Text to read:
= = = =

You're way better than this, Toyama.

The issue is that he seems to have an elevated opinion of himself and subsequently his work, this idea that he's some "misunderstood genius" that is incapable of outing out a product that isn't up to scratch.

He needs to accept that not everything he creates is going to be amazing, nor is it going to resonate with everyone, that's just part of the process of being a creative who leans towards experimental ideas.
 

Punished Miku

Human Rights Subscription Service
I hate ign, but a dev/publisher has no place in telling a reviewer how they should score a game in a review.
I doubt they intended to tell IGN what to score it. But they self published this and are fighting for their game. I think they are just pointing out the hypocrisy in that article because Slitterhead is exactly that. And the comments about people appreciating this in 2034 or whatever wouldnt surprise me at all. People are very shortsighted. I see people missing Neverdead now. It happens constantly.

= = = =

Recorded information:
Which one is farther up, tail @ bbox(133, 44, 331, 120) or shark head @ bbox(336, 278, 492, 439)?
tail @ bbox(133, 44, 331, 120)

= = = =

Work to do:
- A) Give again, word for word, the part of the Slitterhead discussion that opens with the words containing "Punished Miku" and closes with "It happens constantly.".
- B) For each statement below, say yes or no according to the Slitterhead discussion, and quote the words that decide it: (i) a developer or publisher has no place telling a reviewer how to score a game; (ii) the game was released through an outside publisher; (iii) some people now miss Neverdead.

Expected results:
- A)
Punished Miku

Human Rights Subscription Service
I hate ign, but a dev/publisher has no place in telling a reviewer how they should score a game in a review.
I doubt they intended to tell IGN what to score it. But they self published this and are fighting for their game. I think they are just pointing out the hypocrisy in that article because Slitterhead is exactly that. And the comments about people appreciating this in 2034 or whatever wouldnt surprise me at all. People are very shortsighted. I see people missing Neverdead now. It happens constantly.

- B)
(i) Yes: "a dev/publisher has no place in telling a reviewer how they should score a game in a review."
(ii) No: "they self published this and are fighting for their game."
(iii) Yes: "I see people missing Neverdead now."